(Collected data entries)
== Segment start ==

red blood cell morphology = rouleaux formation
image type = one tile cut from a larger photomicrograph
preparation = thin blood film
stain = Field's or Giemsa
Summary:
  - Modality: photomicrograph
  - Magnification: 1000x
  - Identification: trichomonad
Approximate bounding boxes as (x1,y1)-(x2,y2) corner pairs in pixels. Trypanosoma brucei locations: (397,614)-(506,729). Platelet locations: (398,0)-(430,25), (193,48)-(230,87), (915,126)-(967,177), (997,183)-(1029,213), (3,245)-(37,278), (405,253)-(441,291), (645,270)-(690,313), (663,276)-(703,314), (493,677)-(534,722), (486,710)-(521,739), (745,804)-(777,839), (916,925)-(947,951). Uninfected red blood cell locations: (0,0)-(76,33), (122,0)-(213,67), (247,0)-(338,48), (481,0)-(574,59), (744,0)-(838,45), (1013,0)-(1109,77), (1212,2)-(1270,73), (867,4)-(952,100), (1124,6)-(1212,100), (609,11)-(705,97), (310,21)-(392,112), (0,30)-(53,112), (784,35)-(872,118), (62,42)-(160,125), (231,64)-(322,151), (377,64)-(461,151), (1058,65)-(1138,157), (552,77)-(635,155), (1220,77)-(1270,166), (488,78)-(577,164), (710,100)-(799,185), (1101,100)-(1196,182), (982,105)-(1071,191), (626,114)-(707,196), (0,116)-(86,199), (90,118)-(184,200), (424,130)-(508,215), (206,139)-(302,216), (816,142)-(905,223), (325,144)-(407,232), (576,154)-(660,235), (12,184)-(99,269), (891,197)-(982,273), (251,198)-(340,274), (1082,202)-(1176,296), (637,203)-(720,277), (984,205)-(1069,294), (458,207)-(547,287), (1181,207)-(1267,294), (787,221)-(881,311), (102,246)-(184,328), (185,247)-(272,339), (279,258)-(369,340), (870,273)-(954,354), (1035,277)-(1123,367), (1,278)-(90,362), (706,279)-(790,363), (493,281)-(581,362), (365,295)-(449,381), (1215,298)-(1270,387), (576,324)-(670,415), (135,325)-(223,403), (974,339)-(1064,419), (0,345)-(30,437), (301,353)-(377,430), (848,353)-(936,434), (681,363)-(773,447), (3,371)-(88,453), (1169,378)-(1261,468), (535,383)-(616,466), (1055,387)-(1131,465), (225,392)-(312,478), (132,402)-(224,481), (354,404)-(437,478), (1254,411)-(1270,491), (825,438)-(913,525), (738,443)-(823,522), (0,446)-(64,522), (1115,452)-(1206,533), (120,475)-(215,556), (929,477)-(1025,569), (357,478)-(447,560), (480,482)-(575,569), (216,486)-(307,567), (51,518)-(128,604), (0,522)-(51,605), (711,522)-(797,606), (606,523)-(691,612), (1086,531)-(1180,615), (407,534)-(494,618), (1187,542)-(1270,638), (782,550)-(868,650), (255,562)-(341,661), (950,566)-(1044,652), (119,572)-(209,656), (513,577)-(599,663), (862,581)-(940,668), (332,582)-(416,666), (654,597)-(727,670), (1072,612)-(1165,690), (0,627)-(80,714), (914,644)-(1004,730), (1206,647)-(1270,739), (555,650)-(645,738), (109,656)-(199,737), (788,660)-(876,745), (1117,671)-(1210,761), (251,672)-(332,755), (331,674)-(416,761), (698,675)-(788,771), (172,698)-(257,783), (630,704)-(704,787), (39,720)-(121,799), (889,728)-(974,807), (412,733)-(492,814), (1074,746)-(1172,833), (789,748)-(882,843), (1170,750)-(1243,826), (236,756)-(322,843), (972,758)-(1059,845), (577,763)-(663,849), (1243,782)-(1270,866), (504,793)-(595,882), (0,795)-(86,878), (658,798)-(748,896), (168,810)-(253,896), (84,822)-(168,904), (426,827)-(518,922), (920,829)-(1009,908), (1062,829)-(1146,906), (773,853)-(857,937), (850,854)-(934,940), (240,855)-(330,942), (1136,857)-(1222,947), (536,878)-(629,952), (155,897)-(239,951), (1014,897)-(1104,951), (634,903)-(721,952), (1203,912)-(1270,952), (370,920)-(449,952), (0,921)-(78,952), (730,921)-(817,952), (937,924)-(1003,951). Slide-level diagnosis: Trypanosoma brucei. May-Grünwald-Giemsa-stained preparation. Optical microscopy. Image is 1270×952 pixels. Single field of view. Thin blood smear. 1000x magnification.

== Segment end ==

• Task description
All of the records shown above should be reproduced exactly.

• Solution to the exercise
red blood cell morphology = rouleaux formation
image type = one tile cut from a larger photomicrograph
preparation = thin blood film
stain = Field's or Giemsa
Summary:
  - Modality: photomicrograph
  - Magnification: 1000x
  - Identification: trichomonad
Approximate bounding boxes as (x1,y1)-(x2,y2) corner pairs in pixels. Trypanosoma brucei locations: (397,614)-(506,729). Platelet locations: (398,0)-(430,25), (193,48)-(230,87), (915,126)-(967,177), (997,183)-(1029,213), (3,245)-(37,278), (405,253)-(441,291), (645,270)-(690,313), (663,276)-(703,314), (493,677)-(534,722), (486,710)-(521,739), (745,804)-(777,839), (916,925)-(947,951). Uninfected red blood cell locations: (0,0)-(76,33), (122,0)-(213,67), (247,0)-(338,48), (481,0)-(574,59), (744,0)-(838,45), (1013,0)-(1109,77), (1212,2)-(1270,73), (867,4)-(952,100), (1124,6)-(1212,100), (609,11)-(705,97), (310,21)-(392,112), (0,30)-(53,112), (784,35)-(872,118), (62,42)-(160,125), (231,64)-(322,151), (377,64)-(461,151), (1058,65)-(1138,157), (552,77)-(635,155), (1220,77)-(1270,166), (488,78)-(577,164), (710,100)-(799,185), (1101,100)-(1196,182), (982,105)-(1071,191), (626,114)-(707,196), (0,116)-(86,199), (90,118)-(184,200), (424,130)-(508,215), (206,139)-(302,216), (816,142)-(905,223), (325,144)-(407,232), (576,154)-(660,235), (12,184)-(99,269), (891,197)-(982,273), (251,198)-(340,274), (1082,202)-(1176,296), (637,203)-(720,277), (984,205)-(1069,294), (458,207)-(547,287), (1181,207)-(1267,294), (787,221)-(881,311), (102,246)-(184,328), (185,247)-(272,339), (279,258)-(369,340), (870,273)-(954,354), (1035,277)-(1123,367), (1,278)-(90,362), (706,279)-(790,363), (493,281)-(581,362), (365,295)-(449,381), (1215,298)-(1270,387), (576,324)-(670,415), (135,325)-(223,403), (974,339)-(1064,419), (0,345)-(30,437), (301,353)-(377,430), (848,353)-(936,434), (681,363)-(773,447), (3,371)-(88,453), (1169,378)-(1261,468), (535,383)-(616,466), (1055,387)-(1131,465), (225,392)-(312,478), (132,402)-(224,481), (354,404)-(437,478), (1254,411)-(1270,491), (825,438)-(913,525), (738,443)-(823,522), (0,446)-(64,522), (1115,452)-(1206,533), (120,475)-(215,556), (929,477)-(1025,569), (357,478)-(447,560), (480,482)-(575,569), (216,486)-(307,567), (51,518)-(128,604), (0,522)-(51,605), (711,522)-(797,606), (606,523)-(691,612), (1086,531)-(1180,615), (407,534)-(494,618), (1187,542)-(1270,638), (782,550)-(868,650), (255,562)-(341,661), (950,566)-(1044,652), (119,572)-(209,656), (513,577)-(599,663), (862,581)-(940,668), (332,582)-(416,666), (654,597)-(727,670), (1072,612)-(1165,690), (0,627)-(80,714), (914,644)-(1004,730), (1206,647)-(1270,739), (555,650)-(645,738), (109,656)-(199,737), (788,660)-(876,745), (1117,671)-(1210,761), (251,672)-(332,755), (331,674)-(416,761), (698,675)-(788,771), (172,698)-(257,783), (630,704)-(704,787), (39,720)-(121,799), (889,728)-(974,807), (412,733)-(492,814), (1074,746)-(1172,833), (789,748)-(882,843), (1170,750)-(1243,826), (236,756)-(322,843), (972,758)-(1059,845), (577,763)-(663,849), (1243,782)-(1270,866), (504,793)-(595,882), (0,795)-(86,878), (658,798)-(748,896), (168,810)-(253,896), (84,822)-(168,904), (426,827)-(518,922), (920,829)-(1009,908), (1062,829)-(1146,906), (773,853)-(857,937), (850,854)-(934,940), (240,855)-(330,942), (1136,857)-(1222,947), (536,878)-(629,952), (155,897)-(239,951), (1014,897)-(1104,951), (634,903)-(721,952), (1203,912)-(1270,952), (370,920)-(449,952), (0,921)-(78,952), (730,921)-(817,952), (937,924)-(1003,951). Slide-level diagnosis: Trypanosoma brucei. May-Grünwald-Giemsa-stained preparation. Optical microscopy. Image is 1270×952 pixels. Single field of view. Thin blood smear. 1000x magnification.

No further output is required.